_About this exercise:_ Lines that include the word "scientific" should be copied from the listing that follows.

_Data for this task:_
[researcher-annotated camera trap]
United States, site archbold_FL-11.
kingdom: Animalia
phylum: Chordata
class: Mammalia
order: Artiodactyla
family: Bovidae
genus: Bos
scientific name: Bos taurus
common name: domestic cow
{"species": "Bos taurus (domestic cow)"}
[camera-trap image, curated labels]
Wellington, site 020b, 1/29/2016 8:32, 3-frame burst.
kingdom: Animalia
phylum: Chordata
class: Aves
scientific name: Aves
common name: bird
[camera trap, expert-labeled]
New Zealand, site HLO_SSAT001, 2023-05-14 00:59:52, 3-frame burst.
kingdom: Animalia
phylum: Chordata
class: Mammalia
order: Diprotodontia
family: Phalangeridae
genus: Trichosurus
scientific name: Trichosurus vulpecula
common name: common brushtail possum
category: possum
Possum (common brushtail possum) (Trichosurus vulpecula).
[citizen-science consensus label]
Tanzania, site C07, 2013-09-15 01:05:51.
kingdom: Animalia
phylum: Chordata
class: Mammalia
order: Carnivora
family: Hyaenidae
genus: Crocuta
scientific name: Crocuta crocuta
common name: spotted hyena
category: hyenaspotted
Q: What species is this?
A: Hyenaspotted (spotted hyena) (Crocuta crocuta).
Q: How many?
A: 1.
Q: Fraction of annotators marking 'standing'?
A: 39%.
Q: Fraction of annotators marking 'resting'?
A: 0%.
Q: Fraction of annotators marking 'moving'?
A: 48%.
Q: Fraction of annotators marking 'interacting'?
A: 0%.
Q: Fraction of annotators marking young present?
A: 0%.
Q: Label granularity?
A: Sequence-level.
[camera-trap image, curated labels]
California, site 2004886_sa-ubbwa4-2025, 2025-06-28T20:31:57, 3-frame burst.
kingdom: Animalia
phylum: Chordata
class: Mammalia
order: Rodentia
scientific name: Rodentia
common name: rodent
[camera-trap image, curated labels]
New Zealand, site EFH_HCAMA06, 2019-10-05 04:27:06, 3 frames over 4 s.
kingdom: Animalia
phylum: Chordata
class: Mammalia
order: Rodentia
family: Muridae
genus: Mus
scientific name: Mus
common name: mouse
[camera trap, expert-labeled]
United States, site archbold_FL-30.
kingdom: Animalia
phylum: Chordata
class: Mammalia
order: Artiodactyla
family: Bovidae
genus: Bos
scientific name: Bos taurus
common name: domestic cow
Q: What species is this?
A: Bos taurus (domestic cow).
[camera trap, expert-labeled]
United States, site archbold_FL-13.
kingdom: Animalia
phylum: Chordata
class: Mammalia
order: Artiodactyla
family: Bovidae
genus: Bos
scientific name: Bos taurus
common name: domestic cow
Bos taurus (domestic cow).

_Response below:_
scientific name: Bos taurus
scientific name: Aves
scientific name: Trichosurus vulpecula
scientific name: Crocuta crocuta
scientific name: Rodentia
scientific name: Mus
scientific name: Bos taurus
scientific name: Bos taurus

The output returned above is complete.